GUNZ: Tuttle Capital Self Defense Index ETF
Investment Objective: The TuttleCapital Self Defense ETF (the“Fund”) seeks to provide investment results that, before fees and expenses, correspond generally to the total return performance of the AJN Self Defense U.S. Equity Index (the “Index”).
Principal Investment Strategies
The GUNZ ETF invests at least 80% of its total assets in the component securities of the Index, employing a passive or indexing investment strategy without attempting to outperform the Index. It maintains a focus on U.S. exchange-listed stocks of companies who engage in, to any extent, the manufacture, service, supply, and distribution of personal and law enforcement defense equipment and protection services. The ETF employs a replication strategy to mirror the Index’s composition, but may resort to representative sampling to address practical difficulties or costs, ensuring alignment with the Index while managing liquidity and legal constraints.

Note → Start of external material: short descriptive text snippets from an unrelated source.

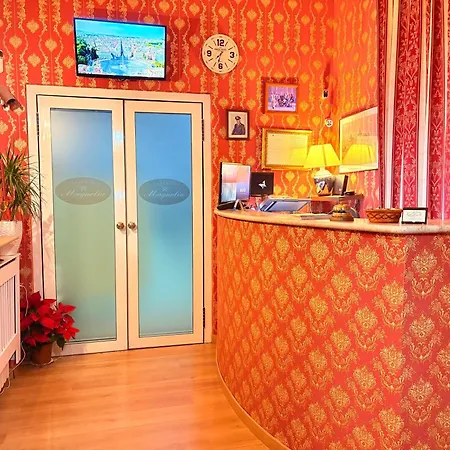 Hotel magnolia 1000 mt dal casello-2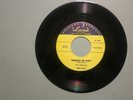 THE CRYSTALS (Male Vocal Group) - Squeeze me Baby -Rhythm&Blues 7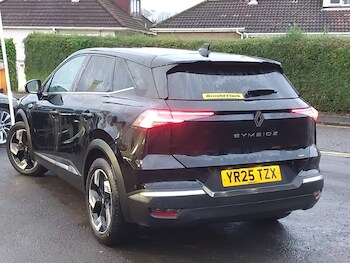 Used Renault Other 2025 for sale - 76498117: Photo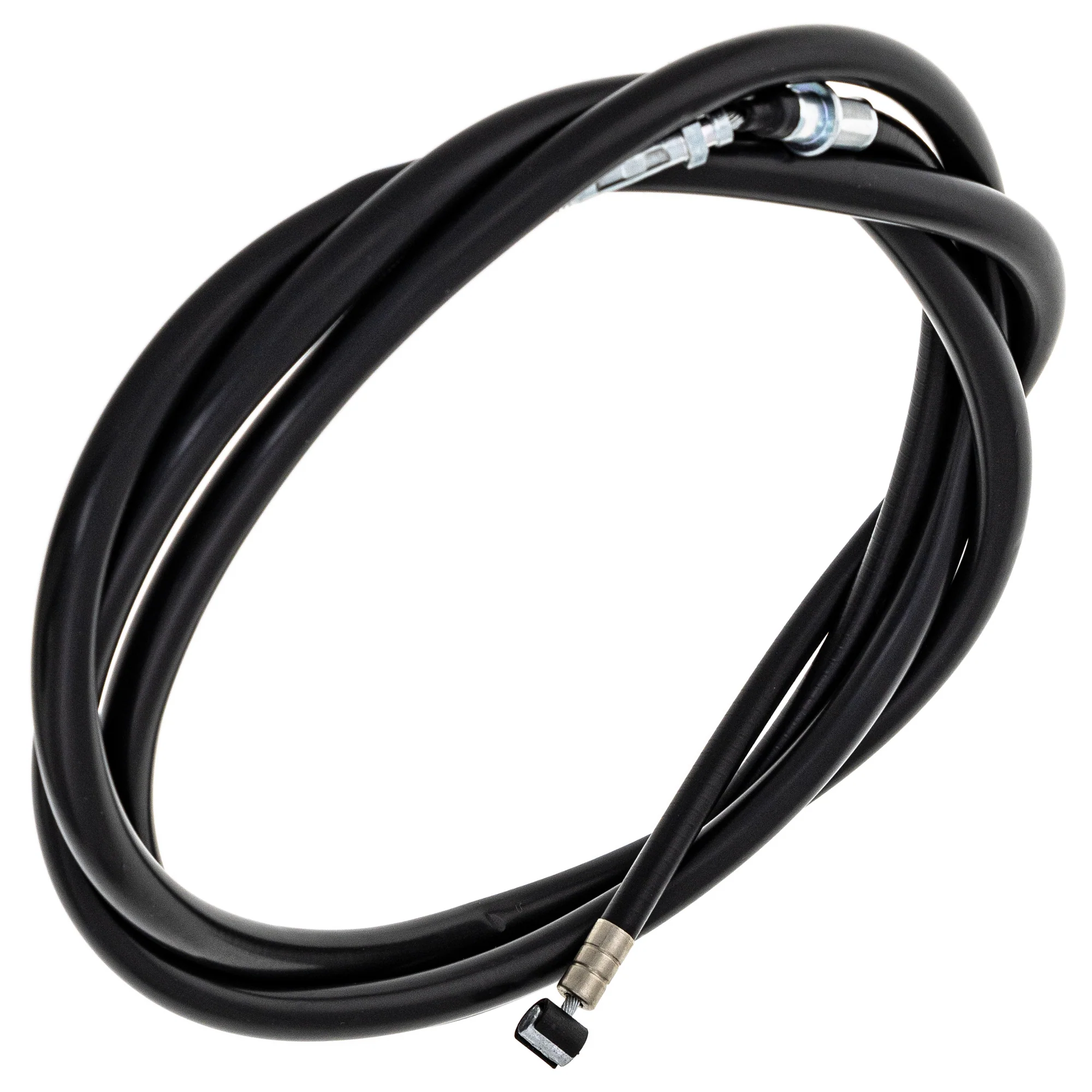 Rear Hand Brake Cable For Yamaha 70-5371 5TE-26341-00-00 1NS-26341-00-00 - Image 5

Passive strategy: Does not aim to beat the Index.
Sector focus: Invests in companies in the consumer discretionary, industrials, and technology sectors.
Replication and sampling: Adapts strategy for efficiency and compliance.
*The Advisor has entered into an expense limitation agreement with the Fund under which it has agreed to waive or reduce its management fee and to assume other expenses of the Fund, if necessary, in an amount that limits the Fund’s Total Annual Fund Operating Expenses to not more than 0.94% of the average daily net assets of the Fund, (exclusive of (i) any front-end or contingent deferred loads; (ii) brokerage fees and commissions, (iii) acquired fund fees and expenses; (iv) fees and expenses associated with investments in other collective investment vehicles or derivative instruments (including for example option and swap fees and expenses); (v) borrowing costs (such as interest and dividend expense on securities sold short); (vi) taxes; and (vii) extraordinary expenses, such as litigation expenses (which may include indemnification of Fund officers and Trustees and contractual indemnification of Fund service providers (other than the Advisor)). This contractual arrangement is in effect through November 30, 2025, unless earlier terminated by the Board of Trustees for any reason at any time. These fee waivers and expense reimbursements are subject to possible recoupment from the Fund in future years (within the three years from the date the fees had been waived or reimbursed) if such recoupment can be achieved within the lesser of the foregoing expense limit or those in place at the time of recoupment.